Member of the Senate
- In office 23 April 1992 – 14 April 1994

Personal details
- Born: 13 May 1935 (age 91) Treviso, Italy
- Party: Italian Republican Party
- Children: 4, including Alessandro
- Relatives: Giuliana Benetton (sister) Carlo Benetton (brother) Gilberto Benetton (brother)
- Occupation: Co-founder of Benetton Group

= Luciano Benetton =

Italian businessman (born 1935)

Luciano Benetton (born 13 May 1935) is an Italian billionaire businessman and one of the co-founders of Benetton Group, an Italian fashion brand. He served as the chairman of Benetton from 1978 to 2012.

== Early life ==
Luciano Benetton was born on 13 May 1935 in Treviso. His father had a small business and following his death, Benetton dropped out of school at the age of 14 to work in a clothing shop.
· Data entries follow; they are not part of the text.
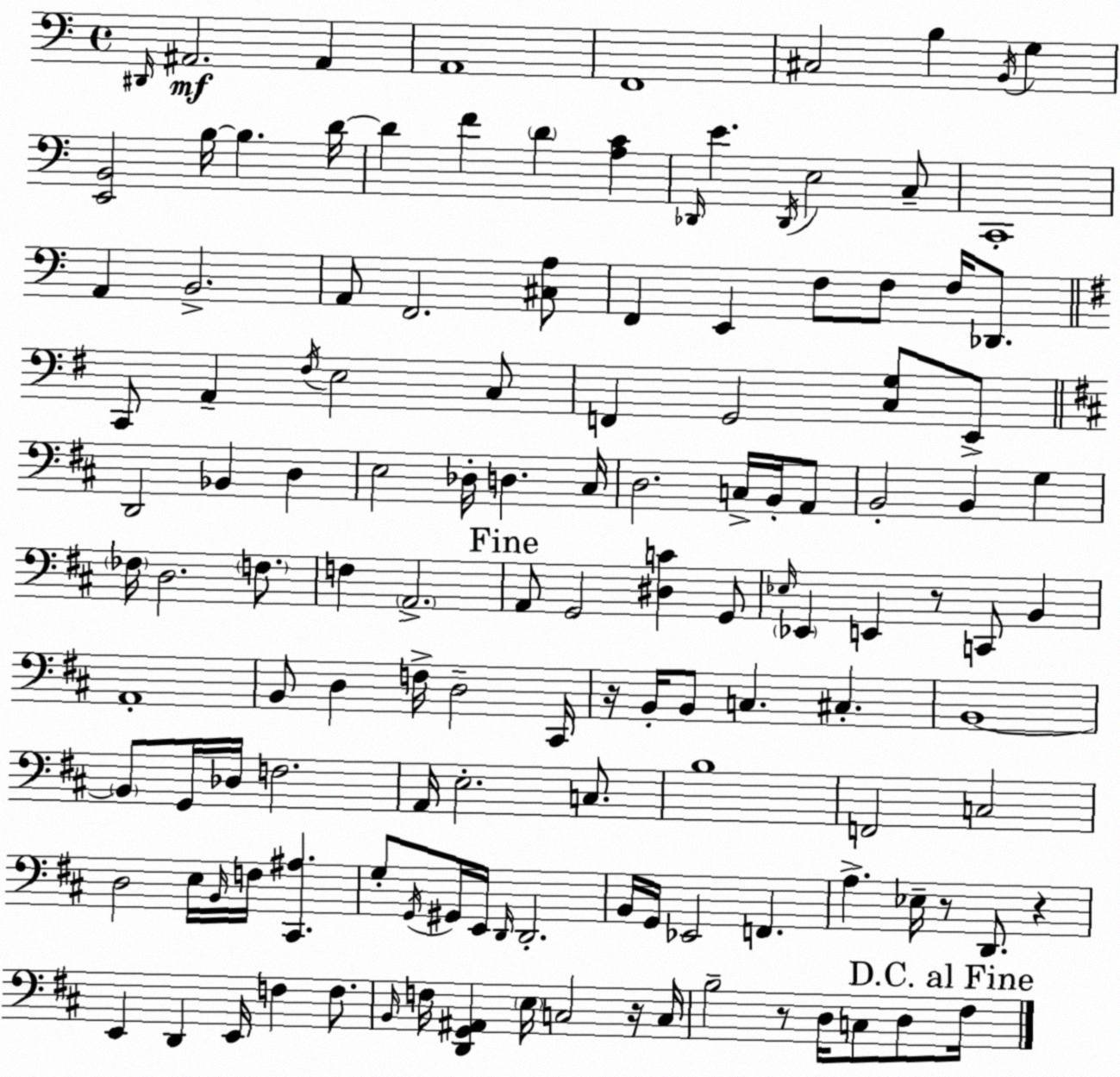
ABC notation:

X:1
T:Untitled
M:4/4
L:1/4
K:Am
^D,,/4 ^A,,2 ^A,, A,,4 F,,4 ^C,2 B, B,,/4 G, [E,,B,,]2 B,/4 B, D/4 D F D [A,C] _D,,/4 E _D,,/4 E,2 C,/2 C,,4 A,, B,,2 A,,/2 F,,2 [^C,A,]/2 F,, E,, F,/2 F,/2 F,/4 _D,,/2 C,,/2 A,, ^F,/4 E,2 C,/2 F,, G,,2 [C,G,]/2 E,,/2 D,,2 _B,, D, E,2 _D,/4 D, ^C,/4 D,2 C,/4 B,,/4 A,,/2 B,,2 B,, G, _F,/4 D,2 F,/2 F, A,,2 A,,/2 G,,2 [^D,C] G,,/2 _E,/4 _E,, E,, z/2 C,,/2 B,, A,,4 B,,/2 D, F,/4 D,2 ^C,,/4 z/4 B,,/4 B,,/2 C, ^C, B,,4 B,,/2 G,,/4 _D,/4 F,2 A,,/4 E,2 C,/2 B,4 F,,2 C,2 D,2 E,/4 B,,/4 F,/4 [^C,,^A,] G,/2 G,,/4 ^G,,/4 E,,/4 D,,/4 D,,2 B,,/4 G,,/4 _E,,2 F,, A, _E,/4 z/2 D,,/2 z E,, D,, E,,/4 F, F,/2 B,,/4 F,/4 [D,,G,,^A,,] E,/4 C,2 z/4 C,/4 B,2 z/2 D,/4 C,/2 D,/2 ^F,/4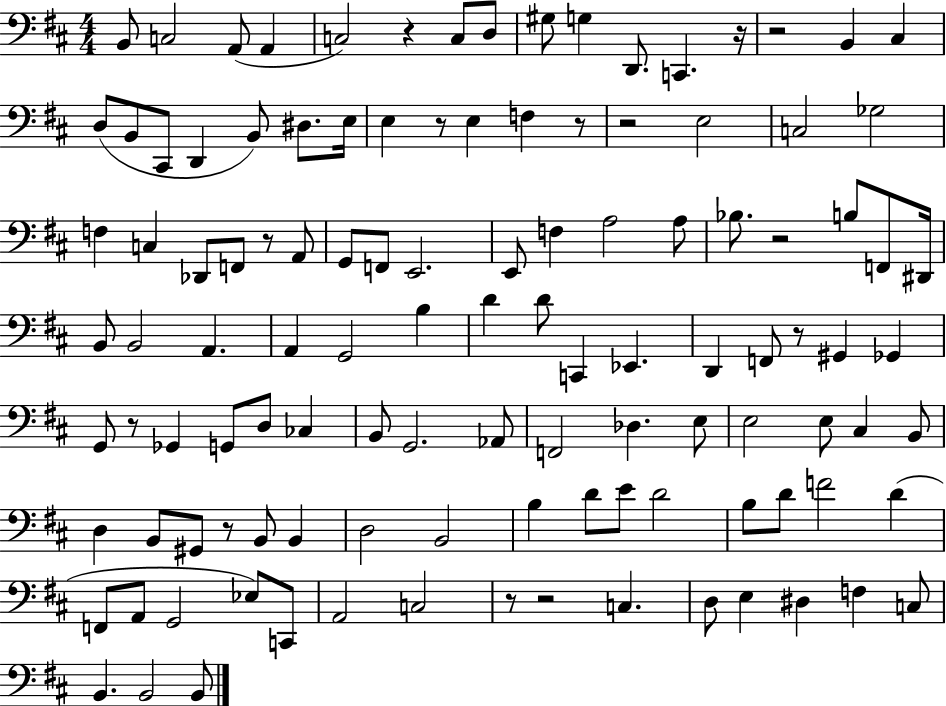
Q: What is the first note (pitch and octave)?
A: B2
He saved money to buy a $200 knitting machine and teamed up with his sister to produce a collection of twenty pieces of yellow, green and pale blue sweaters.

== Career ==
In 1965, together with his siblings Giuliana, Carlo and Gilberto, he founded Benetton Group. The starting point of the business was the production of brightly coloured knitted sweaters, made by Juliana Benetton on a home knitting machine.

In 1992, he was elected to the Italian Senate.

In 2003, he announced that his family is stepping down from running the company, due to decreasing sales and increased competition.

In 2006, he founded the Imago Mundi Collection, a collection of contemporary art in 10 by 12 cm format from around the world.

In May 2015, Forbes estimated the net worth of Luciano Benetton and each of his three siblings at US$2.9 billion.

== Personal life ==
He is married with four children and lives in Treviso. His son Alessandro chaired Benetton Group from April 2012 to May 2014.